Please leave your opinion on my short narration,as it will evolve into what I hope will be a nice story.Thank you for reading.


----------



## Jay Greenstein (Jan 28, 2017)

Unfortunately, only you, who already know the story and the characters, know how to read it to best effect. For you, intent drives the emotion in your voice, the changes in tempo and intensity. It determines the storyteller's expression and gestures. Bot how much of that makes it to the page? None. Our medium reproduces neither your vocal performance nor the visual. Have your computer read it aloud and you'll hear it.


----------



## albertjacc (Jan 29, 2017)

So now you're telling me that you do not have enough imagination power to read the text with a russian voice,that you easily imagine,create,however you call it.You just...if you can't even recreate a russian accent,if you don't have that kind of imagination that a writer needs..man that's on you.I appreciate you reading my story and giving your opinion,thank you.


----------



## felixm (Jan 29, 2017)

You criticize Jay Greenstein for not understanding your story, for not having the  imagination and the ability to re-create a Russian accent. That is a bogus response on your part.You really should listen to him. 

 And from all the Russian lit I've read, from Pushkin to Ulitskaya, I have never had to fake an accent.

On a more trivial note, I would begin your novel with the second paragraph.


----------



## Jay Greenstein (Jan 30, 2017)

> So now you're telling me that you do not have enough imagination power to read the text with a russian voice,


It's not the accent.
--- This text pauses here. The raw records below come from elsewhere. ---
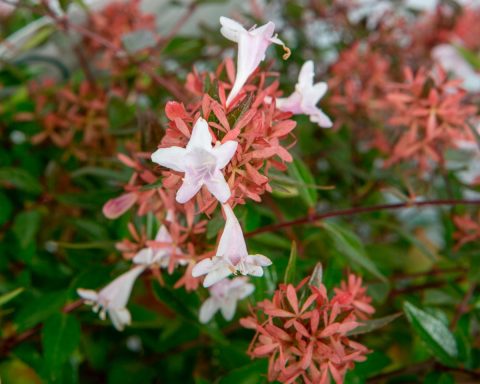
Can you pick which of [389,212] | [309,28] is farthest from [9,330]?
[309,28]

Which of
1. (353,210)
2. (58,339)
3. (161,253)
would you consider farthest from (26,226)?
(353,210)

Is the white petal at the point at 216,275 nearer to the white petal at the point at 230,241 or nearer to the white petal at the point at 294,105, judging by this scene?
the white petal at the point at 230,241

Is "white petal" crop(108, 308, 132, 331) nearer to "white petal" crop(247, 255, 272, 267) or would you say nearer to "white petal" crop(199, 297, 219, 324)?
"white petal" crop(199, 297, 219, 324)

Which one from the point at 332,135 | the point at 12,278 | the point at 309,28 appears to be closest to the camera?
the point at 12,278

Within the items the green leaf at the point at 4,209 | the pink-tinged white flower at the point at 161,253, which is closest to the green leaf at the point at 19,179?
the green leaf at the point at 4,209

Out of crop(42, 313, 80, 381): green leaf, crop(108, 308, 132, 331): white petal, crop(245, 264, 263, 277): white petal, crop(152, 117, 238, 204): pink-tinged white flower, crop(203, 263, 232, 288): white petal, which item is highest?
crop(152, 117, 238, 204): pink-tinged white flower

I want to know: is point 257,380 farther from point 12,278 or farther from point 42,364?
point 12,278

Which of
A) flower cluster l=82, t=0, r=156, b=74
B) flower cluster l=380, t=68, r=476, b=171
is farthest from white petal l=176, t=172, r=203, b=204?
flower cluster l=82, t=0, r=156, b=74
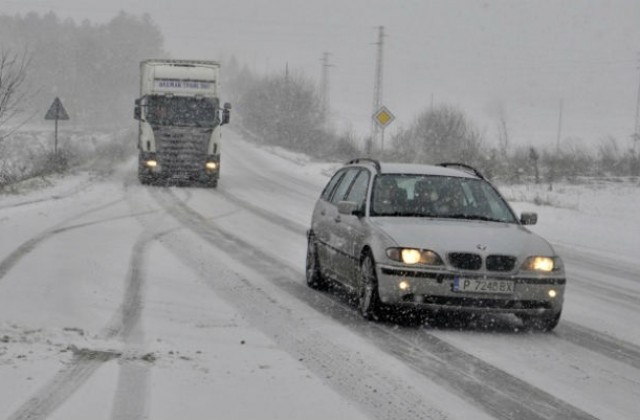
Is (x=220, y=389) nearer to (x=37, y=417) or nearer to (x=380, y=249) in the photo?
(x=37, y=417)

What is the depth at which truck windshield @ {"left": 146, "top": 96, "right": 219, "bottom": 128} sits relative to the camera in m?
26.9

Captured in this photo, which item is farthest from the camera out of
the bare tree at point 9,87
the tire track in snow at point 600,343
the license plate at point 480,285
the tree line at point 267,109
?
the tree line at point 267,109

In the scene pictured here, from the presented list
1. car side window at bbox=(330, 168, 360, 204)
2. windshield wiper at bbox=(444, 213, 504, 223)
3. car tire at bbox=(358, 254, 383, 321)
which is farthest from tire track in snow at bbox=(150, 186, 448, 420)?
windshield wiper at bbox=(444, 213, 504, 223)

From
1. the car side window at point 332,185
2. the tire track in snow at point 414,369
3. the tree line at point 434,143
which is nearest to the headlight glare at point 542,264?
the tire track in snow at point 414,369

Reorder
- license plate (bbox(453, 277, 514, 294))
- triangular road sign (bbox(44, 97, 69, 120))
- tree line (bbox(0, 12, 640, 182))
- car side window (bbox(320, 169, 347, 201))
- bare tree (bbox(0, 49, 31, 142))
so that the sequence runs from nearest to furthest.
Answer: license plate (bbox(453, 277, 514, 294)) → car side window (bbox(320, 169, 347, 201)) → bare tree (bbox(0, 49, 31, 142)) → triangular road sign (bbox(44, 97, 69, 120)) → tree line (bbox(0, 12, 640, 182))

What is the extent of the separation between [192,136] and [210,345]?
21.1 m

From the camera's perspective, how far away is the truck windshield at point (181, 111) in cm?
2686

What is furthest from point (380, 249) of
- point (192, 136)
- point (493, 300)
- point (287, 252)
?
point (192, 136)

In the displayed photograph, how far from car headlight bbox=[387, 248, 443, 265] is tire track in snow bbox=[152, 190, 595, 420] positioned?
616 millimetres

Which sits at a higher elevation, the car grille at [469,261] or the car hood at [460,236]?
the car hood at [460,236]

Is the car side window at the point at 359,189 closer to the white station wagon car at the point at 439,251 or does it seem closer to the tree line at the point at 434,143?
Result: the white station wagon car at the point at 439,251

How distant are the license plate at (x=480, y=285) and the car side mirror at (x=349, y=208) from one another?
1494mm

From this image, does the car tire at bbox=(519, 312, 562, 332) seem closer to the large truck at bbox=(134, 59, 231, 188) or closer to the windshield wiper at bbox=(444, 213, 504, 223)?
the windshield wiper at bbox=(444, 213, 504, 223)

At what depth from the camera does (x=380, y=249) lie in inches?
312
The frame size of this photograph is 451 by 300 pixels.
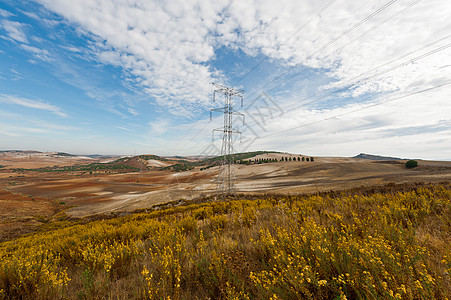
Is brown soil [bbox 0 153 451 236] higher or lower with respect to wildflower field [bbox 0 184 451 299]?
lower

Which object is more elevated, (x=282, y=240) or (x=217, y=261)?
(x=282, y=240)

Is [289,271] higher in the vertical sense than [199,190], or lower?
higher

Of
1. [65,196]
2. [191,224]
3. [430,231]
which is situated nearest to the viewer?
[430,231]

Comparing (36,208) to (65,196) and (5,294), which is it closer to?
(65,196)

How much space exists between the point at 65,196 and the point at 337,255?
259ft

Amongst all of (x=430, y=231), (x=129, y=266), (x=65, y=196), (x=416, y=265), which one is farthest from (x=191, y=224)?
(x=65, y=196)

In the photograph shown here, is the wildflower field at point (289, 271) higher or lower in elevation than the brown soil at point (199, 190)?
higher

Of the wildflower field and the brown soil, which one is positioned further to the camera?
the brown soil

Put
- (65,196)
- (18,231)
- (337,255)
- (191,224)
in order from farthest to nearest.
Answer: (65,196) < (18,231) < (191,224) < (337,255)

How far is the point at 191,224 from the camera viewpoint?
686cm

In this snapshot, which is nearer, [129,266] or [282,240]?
[282,240]

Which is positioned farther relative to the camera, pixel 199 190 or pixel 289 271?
pixel 199 190

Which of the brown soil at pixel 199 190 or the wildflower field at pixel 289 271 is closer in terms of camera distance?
the wildflower field at pixel 289 271

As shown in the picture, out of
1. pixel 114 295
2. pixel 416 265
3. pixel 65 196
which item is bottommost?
pixel 65 196
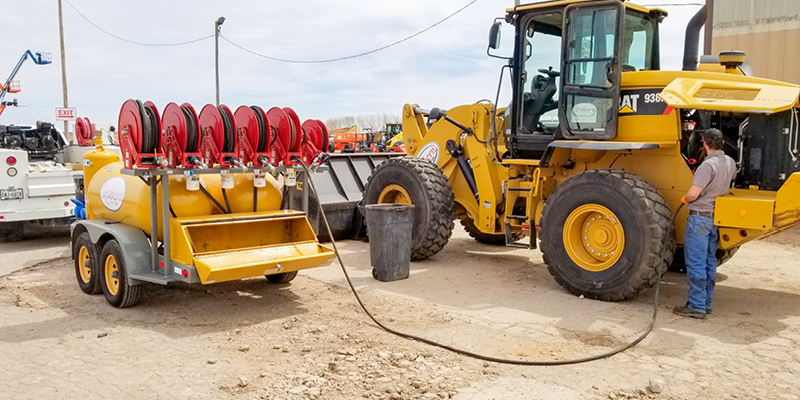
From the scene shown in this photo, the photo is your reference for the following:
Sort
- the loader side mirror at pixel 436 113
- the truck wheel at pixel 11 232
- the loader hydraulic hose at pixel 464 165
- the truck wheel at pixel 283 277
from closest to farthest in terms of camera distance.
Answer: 1. the truck wheel at pixel 283 277
2. the loader hydraulic hose at pixel 464 165
3. the loader side mirror at pixel 436 113
4. the truck wheel at pixel 11 232

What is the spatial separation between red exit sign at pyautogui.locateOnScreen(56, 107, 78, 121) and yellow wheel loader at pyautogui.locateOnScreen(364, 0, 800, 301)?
12.9 metres

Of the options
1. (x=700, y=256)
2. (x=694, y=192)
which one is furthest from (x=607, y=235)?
(x=694, y=192)

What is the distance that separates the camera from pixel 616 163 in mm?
7086

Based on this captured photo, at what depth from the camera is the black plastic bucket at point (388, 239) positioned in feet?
24.9

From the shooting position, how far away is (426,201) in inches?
334

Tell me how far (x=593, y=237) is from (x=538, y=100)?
1943 millimetres

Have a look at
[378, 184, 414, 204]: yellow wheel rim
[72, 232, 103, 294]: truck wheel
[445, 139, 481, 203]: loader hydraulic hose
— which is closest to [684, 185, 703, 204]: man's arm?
[445, 139, 481, 203]: loader hydraulic hose

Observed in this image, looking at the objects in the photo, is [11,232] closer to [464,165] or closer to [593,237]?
[464,165]

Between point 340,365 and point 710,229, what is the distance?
3499 mm

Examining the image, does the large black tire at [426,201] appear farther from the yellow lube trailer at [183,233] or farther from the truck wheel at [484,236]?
the yellow lube trailer at [183,233]

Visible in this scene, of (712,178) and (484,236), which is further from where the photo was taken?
(484,236)

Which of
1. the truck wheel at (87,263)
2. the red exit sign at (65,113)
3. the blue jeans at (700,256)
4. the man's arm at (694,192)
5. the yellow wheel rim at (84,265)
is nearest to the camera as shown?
the man's arm at (694,192)

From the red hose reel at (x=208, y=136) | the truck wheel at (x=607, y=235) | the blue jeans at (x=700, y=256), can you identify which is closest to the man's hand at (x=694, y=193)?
the blue jeans at (x=700, y=256)

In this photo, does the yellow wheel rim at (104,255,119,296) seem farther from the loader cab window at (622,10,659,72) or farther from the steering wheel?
the loader cab window at (622,10,659,72)
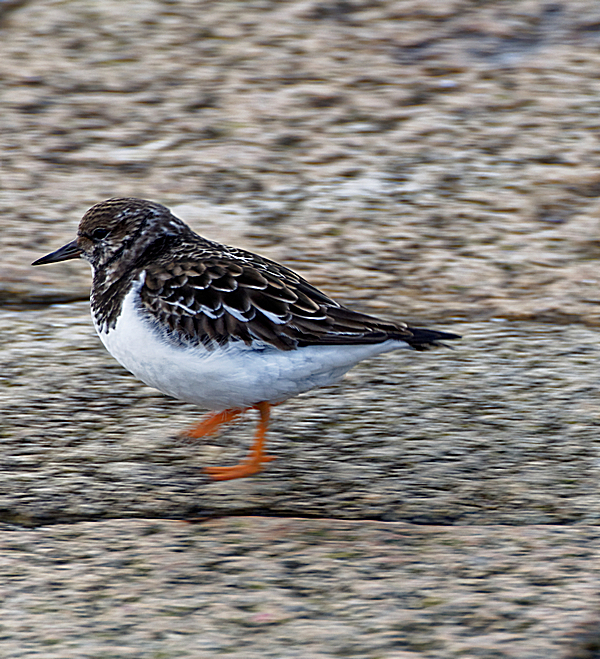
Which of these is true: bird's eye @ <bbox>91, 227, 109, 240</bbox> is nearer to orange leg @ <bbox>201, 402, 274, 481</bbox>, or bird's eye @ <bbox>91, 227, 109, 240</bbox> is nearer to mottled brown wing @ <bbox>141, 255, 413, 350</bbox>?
mottled brown wing @ <bbox>141, 255, 413, 350</bbox>

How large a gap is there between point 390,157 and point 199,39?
243cm

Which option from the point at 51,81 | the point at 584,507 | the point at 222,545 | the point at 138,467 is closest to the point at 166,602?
the point at 222,545

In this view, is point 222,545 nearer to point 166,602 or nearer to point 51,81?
point 166,602

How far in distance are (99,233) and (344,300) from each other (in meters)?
1.64

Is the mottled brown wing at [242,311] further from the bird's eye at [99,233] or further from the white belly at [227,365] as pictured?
the bird's eye at [99,233]

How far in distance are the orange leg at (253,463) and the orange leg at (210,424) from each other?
0.96 feet

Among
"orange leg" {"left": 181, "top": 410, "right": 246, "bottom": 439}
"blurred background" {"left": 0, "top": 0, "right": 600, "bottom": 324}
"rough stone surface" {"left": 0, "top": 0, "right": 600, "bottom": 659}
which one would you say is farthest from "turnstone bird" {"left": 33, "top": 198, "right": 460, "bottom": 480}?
"blurred background" {"left": 0, "top": 0, "right": 600, "bottom": 324}

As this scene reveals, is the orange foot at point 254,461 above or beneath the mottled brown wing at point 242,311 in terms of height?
beneath

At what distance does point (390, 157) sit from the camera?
6656mm

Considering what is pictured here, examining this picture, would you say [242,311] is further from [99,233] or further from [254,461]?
[99,233]

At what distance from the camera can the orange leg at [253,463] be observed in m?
3.84

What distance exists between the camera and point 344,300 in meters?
5.34

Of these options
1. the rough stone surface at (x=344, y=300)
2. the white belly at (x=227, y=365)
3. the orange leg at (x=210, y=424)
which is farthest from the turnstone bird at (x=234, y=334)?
the rough stone surface at (x=344, y=300)

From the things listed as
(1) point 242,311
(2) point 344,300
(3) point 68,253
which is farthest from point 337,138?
(1) point 242,311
It's that what you provided is a storyteller's script without the stage directions on _how_ to read it. Were it dialog you could tell the reader how the character speaks a line. Or, you could make the reader know the character's state of mind so they would know how to read it. But in this, the narrator can't tell the reader how they would read  the line. And the reader can't guess because they won't know what it's going to say till after it's read, and it's too late.

But forgetting that, the "story" is a transcription of someone we know nothing about talking about things for which we have no context. That can't work. Story happens, it's not talked about, so there's no story here, just a talking head we can't see talking about things unknown in an unemotional voice.

Look at the text:





> The cold sidewalk was so empty,first time that I felt...something real


The cold sidewalk? Since you mention the temperature it must matter, but what does sidewalk temperature have to do with feeling "real?" And when in this character's life did he or she begin feeling "real?" Are they ten or ninety? No way to tell.  Hell, I've felt real for almost eight years now. And I don't know anyone who isn't, so what does it mean? No way to tell.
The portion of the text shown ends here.